権利の濫用の抗弁
民法第1条第3項には「権利の濫用は、これを許さない」と規定されており、侵害訴訟事件において権利の濫用の抗弁を主張することがあります。今回は、権利の濫用の抗弁が認められた事例を紹介します(令和5年(ワ)第70505号 商標権侵害行為差止請求事件)。商標権者であっても、権利行使のために不当に取得した場合は権利の濫用にあたると判断されています。

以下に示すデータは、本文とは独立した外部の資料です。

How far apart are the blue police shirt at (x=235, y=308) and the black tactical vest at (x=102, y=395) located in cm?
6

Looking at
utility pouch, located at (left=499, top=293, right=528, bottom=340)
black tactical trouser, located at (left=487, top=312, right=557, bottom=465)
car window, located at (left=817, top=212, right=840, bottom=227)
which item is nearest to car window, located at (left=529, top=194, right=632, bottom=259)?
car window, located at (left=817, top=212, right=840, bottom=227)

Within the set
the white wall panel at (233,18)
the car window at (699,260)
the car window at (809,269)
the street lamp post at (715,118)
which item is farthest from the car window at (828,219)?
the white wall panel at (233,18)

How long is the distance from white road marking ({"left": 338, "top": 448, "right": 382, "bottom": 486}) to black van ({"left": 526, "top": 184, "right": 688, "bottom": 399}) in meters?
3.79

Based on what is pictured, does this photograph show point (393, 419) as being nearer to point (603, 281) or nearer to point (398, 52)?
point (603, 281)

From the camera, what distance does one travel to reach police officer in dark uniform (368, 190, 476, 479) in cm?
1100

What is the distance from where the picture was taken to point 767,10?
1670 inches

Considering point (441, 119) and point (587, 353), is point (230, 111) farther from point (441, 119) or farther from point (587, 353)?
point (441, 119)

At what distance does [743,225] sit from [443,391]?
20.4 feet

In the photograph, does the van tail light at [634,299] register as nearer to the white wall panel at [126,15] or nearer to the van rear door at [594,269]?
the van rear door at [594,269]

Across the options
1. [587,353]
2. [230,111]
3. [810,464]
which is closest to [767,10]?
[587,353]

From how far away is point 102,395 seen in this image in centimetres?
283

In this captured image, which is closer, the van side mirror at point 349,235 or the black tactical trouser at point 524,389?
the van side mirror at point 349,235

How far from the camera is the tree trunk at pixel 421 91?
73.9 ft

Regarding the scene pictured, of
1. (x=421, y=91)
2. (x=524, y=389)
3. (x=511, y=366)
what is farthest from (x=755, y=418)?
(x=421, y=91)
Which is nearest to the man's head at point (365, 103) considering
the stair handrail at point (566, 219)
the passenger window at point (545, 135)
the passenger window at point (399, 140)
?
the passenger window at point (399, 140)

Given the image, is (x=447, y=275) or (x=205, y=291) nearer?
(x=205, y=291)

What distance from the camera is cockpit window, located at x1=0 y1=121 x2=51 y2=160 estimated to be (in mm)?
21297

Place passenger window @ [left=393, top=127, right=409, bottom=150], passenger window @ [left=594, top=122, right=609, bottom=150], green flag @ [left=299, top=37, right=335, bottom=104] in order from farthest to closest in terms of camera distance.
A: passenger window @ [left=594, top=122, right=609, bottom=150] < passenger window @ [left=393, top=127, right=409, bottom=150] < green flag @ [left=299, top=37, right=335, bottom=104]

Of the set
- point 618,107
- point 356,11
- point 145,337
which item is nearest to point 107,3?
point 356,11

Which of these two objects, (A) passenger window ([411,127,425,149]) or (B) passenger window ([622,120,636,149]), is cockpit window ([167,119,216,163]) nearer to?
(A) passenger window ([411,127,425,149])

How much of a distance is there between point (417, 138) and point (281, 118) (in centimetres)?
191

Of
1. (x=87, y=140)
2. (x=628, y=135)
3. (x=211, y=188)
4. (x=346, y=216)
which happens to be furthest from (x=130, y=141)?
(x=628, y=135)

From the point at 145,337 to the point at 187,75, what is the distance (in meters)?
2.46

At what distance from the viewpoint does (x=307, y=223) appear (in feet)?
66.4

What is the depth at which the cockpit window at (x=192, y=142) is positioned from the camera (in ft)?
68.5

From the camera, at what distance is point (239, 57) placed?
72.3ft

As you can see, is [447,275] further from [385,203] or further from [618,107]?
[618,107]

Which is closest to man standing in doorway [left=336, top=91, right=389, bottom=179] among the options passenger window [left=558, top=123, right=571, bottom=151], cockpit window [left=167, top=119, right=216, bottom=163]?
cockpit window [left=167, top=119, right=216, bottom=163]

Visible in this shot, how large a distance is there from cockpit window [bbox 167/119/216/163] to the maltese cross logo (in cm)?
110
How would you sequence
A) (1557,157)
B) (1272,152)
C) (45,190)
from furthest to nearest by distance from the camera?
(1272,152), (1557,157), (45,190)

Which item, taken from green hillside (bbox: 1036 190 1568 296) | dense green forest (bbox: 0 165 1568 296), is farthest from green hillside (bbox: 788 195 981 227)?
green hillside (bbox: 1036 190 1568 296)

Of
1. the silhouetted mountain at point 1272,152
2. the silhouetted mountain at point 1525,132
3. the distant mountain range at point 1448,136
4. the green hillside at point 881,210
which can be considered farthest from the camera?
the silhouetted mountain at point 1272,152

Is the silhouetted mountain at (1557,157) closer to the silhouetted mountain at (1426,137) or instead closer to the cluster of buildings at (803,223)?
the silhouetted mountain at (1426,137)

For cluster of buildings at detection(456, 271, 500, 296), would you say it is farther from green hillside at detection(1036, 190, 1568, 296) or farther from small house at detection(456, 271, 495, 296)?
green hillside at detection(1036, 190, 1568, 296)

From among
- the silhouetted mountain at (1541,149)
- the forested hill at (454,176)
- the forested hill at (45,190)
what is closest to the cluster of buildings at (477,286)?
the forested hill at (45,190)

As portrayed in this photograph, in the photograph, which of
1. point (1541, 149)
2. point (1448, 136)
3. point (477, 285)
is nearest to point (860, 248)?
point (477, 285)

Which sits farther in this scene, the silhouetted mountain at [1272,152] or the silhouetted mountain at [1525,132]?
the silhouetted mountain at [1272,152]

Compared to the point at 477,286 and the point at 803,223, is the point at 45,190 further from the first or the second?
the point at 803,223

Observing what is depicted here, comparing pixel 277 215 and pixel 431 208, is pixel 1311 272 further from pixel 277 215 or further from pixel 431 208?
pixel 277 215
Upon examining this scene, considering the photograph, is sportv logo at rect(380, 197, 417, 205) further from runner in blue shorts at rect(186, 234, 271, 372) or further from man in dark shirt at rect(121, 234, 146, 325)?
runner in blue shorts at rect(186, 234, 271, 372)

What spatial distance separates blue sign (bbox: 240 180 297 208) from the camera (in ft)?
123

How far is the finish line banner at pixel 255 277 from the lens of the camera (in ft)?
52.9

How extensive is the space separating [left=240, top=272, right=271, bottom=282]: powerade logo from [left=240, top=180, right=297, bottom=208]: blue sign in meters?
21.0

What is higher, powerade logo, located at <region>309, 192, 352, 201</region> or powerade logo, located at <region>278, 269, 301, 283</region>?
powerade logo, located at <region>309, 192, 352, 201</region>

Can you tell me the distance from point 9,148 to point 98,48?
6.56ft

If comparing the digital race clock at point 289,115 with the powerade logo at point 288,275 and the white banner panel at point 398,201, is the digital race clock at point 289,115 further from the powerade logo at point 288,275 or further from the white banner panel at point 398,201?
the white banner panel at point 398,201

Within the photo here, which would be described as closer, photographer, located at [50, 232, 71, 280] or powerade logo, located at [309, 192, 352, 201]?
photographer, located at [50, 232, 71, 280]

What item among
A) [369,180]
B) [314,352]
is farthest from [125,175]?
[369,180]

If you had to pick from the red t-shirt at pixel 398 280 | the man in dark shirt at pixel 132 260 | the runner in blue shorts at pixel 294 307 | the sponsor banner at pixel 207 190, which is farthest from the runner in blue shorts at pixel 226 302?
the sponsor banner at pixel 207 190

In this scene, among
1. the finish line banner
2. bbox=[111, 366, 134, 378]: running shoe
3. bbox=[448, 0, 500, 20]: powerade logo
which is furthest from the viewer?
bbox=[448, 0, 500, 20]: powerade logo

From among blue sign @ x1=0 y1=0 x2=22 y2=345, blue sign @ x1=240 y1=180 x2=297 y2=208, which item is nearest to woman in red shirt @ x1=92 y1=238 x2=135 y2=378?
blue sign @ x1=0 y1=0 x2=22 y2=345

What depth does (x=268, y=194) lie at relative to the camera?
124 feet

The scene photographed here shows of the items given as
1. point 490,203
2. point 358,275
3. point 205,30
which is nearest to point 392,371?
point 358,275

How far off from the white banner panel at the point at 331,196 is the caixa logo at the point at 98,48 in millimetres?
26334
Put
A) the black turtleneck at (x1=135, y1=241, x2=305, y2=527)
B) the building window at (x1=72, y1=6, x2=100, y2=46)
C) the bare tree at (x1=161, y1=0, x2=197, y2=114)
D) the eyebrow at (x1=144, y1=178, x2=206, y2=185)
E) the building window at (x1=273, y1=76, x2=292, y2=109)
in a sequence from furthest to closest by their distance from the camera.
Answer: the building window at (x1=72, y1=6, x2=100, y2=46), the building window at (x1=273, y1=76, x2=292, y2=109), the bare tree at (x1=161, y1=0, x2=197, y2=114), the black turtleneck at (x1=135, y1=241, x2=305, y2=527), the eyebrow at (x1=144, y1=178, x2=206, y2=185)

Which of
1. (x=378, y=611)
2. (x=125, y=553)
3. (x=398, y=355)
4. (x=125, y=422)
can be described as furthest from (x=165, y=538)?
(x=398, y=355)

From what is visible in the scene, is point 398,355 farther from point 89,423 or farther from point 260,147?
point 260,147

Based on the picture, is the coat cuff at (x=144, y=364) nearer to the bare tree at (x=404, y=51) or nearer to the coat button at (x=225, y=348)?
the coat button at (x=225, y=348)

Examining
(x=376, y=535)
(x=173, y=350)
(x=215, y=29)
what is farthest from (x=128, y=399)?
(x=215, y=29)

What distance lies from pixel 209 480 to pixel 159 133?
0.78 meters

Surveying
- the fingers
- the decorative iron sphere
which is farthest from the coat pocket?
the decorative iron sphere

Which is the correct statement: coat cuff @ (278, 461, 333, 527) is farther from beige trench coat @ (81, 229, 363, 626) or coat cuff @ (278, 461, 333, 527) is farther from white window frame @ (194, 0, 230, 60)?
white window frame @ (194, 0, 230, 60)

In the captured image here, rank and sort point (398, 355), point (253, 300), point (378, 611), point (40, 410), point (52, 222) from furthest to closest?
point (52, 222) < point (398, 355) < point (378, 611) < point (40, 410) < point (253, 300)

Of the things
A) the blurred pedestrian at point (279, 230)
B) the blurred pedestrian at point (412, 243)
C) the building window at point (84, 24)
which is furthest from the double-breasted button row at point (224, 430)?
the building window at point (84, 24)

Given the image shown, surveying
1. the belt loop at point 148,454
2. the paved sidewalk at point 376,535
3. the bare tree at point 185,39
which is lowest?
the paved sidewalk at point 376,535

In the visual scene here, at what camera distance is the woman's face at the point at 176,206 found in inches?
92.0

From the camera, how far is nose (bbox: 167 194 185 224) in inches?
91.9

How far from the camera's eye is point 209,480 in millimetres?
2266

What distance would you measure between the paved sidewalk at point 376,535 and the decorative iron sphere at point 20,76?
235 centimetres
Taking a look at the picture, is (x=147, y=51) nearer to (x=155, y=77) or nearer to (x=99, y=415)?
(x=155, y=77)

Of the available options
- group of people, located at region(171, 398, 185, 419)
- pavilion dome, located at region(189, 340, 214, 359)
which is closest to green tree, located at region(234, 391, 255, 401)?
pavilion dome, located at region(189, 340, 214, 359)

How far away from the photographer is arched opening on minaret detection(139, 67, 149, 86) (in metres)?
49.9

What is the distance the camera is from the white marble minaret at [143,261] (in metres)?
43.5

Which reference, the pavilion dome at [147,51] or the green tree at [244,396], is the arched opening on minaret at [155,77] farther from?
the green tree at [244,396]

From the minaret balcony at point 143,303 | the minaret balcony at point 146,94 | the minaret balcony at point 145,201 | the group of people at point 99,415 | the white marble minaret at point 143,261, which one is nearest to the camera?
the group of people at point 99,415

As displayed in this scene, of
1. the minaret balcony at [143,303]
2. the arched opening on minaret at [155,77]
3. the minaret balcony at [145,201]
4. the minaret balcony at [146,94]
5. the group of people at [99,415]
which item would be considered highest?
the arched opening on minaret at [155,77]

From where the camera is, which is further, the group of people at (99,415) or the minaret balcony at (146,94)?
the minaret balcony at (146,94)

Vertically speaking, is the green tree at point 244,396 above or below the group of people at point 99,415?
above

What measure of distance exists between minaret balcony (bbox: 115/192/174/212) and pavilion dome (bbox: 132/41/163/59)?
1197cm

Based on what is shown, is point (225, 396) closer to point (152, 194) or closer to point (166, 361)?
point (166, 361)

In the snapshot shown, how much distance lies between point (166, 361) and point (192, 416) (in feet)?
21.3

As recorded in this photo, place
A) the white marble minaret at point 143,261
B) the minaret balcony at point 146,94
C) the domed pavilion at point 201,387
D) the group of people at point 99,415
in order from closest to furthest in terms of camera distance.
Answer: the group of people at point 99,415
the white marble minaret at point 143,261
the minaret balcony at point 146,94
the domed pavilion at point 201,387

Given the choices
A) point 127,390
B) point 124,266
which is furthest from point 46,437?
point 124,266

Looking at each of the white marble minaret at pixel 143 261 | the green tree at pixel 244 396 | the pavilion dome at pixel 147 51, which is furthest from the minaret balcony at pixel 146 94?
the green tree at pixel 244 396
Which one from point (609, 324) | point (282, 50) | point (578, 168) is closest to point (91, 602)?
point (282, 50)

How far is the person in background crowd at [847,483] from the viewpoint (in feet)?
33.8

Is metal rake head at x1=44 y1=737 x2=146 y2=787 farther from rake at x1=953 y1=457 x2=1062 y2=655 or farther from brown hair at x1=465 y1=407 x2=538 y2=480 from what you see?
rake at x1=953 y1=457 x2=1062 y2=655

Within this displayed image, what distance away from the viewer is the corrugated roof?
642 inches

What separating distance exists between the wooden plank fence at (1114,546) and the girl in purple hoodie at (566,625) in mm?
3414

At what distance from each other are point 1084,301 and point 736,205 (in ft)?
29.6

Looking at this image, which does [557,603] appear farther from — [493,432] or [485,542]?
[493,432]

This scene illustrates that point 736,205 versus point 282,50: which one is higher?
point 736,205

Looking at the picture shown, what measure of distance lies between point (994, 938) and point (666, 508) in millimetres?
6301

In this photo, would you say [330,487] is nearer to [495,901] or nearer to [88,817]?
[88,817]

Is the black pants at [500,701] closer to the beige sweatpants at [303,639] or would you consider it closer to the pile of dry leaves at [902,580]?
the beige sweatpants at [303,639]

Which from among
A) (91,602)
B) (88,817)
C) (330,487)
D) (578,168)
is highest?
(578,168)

(要旨)被告は、平成4年から令和7年に至るまで、被告商品について被告標章を含む「ゴミサー」の標章を使用し、直接又は販売代理店を通じて被告商品を販売していたものであり、原告も、令和元年5月までは、被告の販売代理店として製造元として被告の会社名を表示して被告商品の販売を継続し、さらに、令和3年8月30日まで、原告ウェブサイトでも「ゴミサー」という業務用生ごみ処理機の製造元として被告の会社名が表示されていた(認定事実ア、カ、サ及びス)。このように、本件出願の前後を通じ、被告による被告商品についての被告標章の使用態様は変わっておらず、原告が被告商品の販売を中止し、原告商品の販売を開始したからとって、被告が被告商品について被告標章を使用する正当な利益が失われるものではない。…以上のとおりの「ゴミサー」の文字から成る標章に化体した信用の帰属、本件出願から権利行使に至る経緯、被告における被告標章の利用状況など本件に現れた一切の事情に照らせば、原告の被告に対する原告商標権に基づく権利行使は、権利の濫用として許されないというべきである。